If it looks like a duck and quacks like a duck and swims like a duck…writes Infologue.com Workplace contributor and labour lawyer of Beers Solicitors, Paul Housego as he examines the issue of Self Employment.
This recession is harder longer and deeper, in my view, than many publicly admit. Especially in the security industry there is pressure on already tight margins. Employees are by far the biggest overhead cost of any security company, so there is the temptation to try to escape some of the cost, the risk, and the regulation involved in employing people – by having work done by self-employed people. Many security companies do this, and make substantial savings – national insurance for a start, sick pay holiday pay and so on. And no risk of an unfair dismissal claim.
However this is fraught with danger. Not only are the Revenue and Customs on the lookout disguised employees (with the risk of back payments of tax and ni) but the Courts scrutinise such arrangements carefully. One case has found its way to the Supreme Court (the House of Lords as it was). Here, what competent employment lawyers have long advised was definitively set out as the law.
It doesn’t matter how expertly your contracts are drafted, nor how may devices are built in to make it look like self-employment, the Courts will look at what actually happens and that is how they decide if someone is self-employed, a worker, or employed.
In the case of Autoclenz Ltd -v- Belcher – the reference is [2011] UKSC 41- car valeters were held to be employees despite the very best efforts of clever drafting of contracts. It is a fact sensitive decision – hence the heading to this piece. There doesn’t have to be any intention to deceive anyone, and even if the employees were happy to have all the advantages of being self-employed that doesn’t stop them later claiming the advantages of being employed. This was hugely important to the employer – which is why they took it through 4 levels of Court, no doubt at vast expense, but lost.

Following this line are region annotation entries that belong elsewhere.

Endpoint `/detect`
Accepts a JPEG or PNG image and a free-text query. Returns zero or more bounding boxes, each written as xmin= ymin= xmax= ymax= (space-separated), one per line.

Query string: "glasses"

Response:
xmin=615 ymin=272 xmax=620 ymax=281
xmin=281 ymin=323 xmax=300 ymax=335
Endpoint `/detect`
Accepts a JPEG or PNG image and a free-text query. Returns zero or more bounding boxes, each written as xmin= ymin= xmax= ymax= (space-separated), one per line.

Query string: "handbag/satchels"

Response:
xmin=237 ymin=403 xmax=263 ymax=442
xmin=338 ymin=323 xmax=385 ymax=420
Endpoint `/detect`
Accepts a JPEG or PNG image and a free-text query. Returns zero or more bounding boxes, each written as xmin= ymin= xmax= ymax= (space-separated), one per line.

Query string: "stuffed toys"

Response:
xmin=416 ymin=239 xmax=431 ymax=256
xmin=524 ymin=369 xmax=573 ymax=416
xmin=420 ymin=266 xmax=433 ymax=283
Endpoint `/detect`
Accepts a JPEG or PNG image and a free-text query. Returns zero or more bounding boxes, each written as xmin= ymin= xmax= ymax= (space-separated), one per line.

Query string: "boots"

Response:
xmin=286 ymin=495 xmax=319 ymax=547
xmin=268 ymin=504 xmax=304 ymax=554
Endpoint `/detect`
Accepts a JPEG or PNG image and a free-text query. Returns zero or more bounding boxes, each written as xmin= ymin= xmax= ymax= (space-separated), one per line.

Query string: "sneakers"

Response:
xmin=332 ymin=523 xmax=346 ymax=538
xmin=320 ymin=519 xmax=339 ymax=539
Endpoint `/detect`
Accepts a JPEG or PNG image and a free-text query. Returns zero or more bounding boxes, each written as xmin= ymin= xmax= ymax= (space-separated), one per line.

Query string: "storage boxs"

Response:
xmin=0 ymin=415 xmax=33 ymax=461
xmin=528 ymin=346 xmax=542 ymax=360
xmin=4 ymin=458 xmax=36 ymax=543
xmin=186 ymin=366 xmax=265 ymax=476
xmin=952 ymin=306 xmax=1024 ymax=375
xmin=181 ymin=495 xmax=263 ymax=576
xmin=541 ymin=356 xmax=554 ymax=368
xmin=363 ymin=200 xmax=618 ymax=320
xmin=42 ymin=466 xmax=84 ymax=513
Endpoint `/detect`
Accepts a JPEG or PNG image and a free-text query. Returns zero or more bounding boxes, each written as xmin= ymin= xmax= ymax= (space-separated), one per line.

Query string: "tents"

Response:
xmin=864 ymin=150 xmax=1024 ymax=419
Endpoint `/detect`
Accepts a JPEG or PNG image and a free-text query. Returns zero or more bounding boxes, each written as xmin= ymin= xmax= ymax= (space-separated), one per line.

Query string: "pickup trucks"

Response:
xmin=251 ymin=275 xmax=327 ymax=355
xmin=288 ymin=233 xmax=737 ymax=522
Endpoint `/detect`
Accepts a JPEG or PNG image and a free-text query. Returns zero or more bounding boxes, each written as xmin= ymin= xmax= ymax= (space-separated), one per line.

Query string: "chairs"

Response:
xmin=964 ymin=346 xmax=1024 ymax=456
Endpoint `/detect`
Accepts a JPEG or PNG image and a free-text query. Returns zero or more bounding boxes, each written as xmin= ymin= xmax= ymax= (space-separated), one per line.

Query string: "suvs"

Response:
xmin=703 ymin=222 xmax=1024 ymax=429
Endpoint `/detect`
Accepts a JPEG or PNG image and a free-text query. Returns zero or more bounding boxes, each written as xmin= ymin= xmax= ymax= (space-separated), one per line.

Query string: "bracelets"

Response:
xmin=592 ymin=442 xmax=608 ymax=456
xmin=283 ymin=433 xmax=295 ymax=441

Why does this matter? Well, not only is there the risk of unfair dismissal and redundancy claims, but also the time bomb of claims for holiday pay, backdated, and probably since the start of the employment, rolling on into the future. Working time regulation claims are also in prospect. Even if the employer wins the costs of defending and winning are not insignificant.
If you have a significant number of people in your organisation who you treat as self-employed, do make an appointment with your employment solicitor for a detailed and honest discussion about who they are, what they do and how they do it, and how to tackle the situation.